* Instructions
- 1) According to the White Swan pub licence report, for roughly how long had the pub traded before it shut in 2021?
- 2) Carry on the news report about the White Swan pub licence, picking up after its last sentence.

Swan wins new pub licence

A DOWNEND pub has been given a new licence, more than four years after it last opened.

The White Swan in North Street shut in 2021, having traded for around 140 years.

It was sold for just over £300,000 the following year, after operator Admiral Taverns said it did not have a “long-term sustainable future”.

But owner and property developer Andrew Morgan’s plans to convert the main pub building into housing were thrown out by South Gloucestershire Council last year, so he applied for a premises licence to sell alcohol.

The council’s licensing sub-committee voted to award the new licence, which also allows live and recorded music seven days a week, in October.

Four neighbours objected to the application, saying that under previous ownership the pub was blighted by antisocial behaviour, including drug dealing and customers urinating in the street.

One resident said: “In the summers we could not sit in our garden due to noise disturbance.”

Another said sex acts had been captured by CCTV in a lane next to the pub and that pub-goers had regularly shouted and swore.

(Scene-based reasoning records)

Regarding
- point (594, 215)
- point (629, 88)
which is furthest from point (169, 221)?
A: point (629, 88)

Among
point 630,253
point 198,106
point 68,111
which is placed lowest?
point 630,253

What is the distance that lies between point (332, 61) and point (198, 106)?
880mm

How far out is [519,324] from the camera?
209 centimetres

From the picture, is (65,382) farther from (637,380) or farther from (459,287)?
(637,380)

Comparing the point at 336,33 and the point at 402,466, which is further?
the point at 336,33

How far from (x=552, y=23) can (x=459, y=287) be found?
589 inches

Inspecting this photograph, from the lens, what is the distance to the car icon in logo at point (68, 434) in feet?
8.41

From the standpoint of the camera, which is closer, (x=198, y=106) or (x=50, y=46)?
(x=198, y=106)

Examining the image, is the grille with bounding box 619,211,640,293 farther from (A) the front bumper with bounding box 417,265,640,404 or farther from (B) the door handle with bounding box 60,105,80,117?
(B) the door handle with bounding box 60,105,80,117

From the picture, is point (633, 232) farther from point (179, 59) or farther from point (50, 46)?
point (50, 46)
--
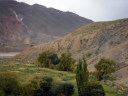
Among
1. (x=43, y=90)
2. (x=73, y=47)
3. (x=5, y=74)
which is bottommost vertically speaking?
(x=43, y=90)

* Answer set
- 1) Around 140 years.

- 2)
But Mr Morgan told the panel: “I am a completely new applicant from any previous owner, landlady or landlord. We’re looking to turn it back into a well-managed pub.

“It’s not in our interest to have a pub that’s running wild, because we own property at the back and to the right-hand side of the pub, with family members or tenants living in, so it’s not in our interest to have a saloon-type pub.

“I want it to be a pub where you and your wife or partner or boyfriend or whatever are happy to go in there, have a drink, without the fear of a fight breaking out in the corner.

“The troublemakers have drifted off somewhere else.”

Asked by the panel why he wanted to turn reopen the pub, Mr Morgan said: “Because South Gloucestershire Council rejected all my planning applications to turn it into houses, at the expense of £60,000.”

Last month Mr Morgan told the Voice the licence application was intended to “keep options open” for the future of the building, and is only one of several potential commercial uses.

He said it would take at least a year before renovations made the building weathertight again.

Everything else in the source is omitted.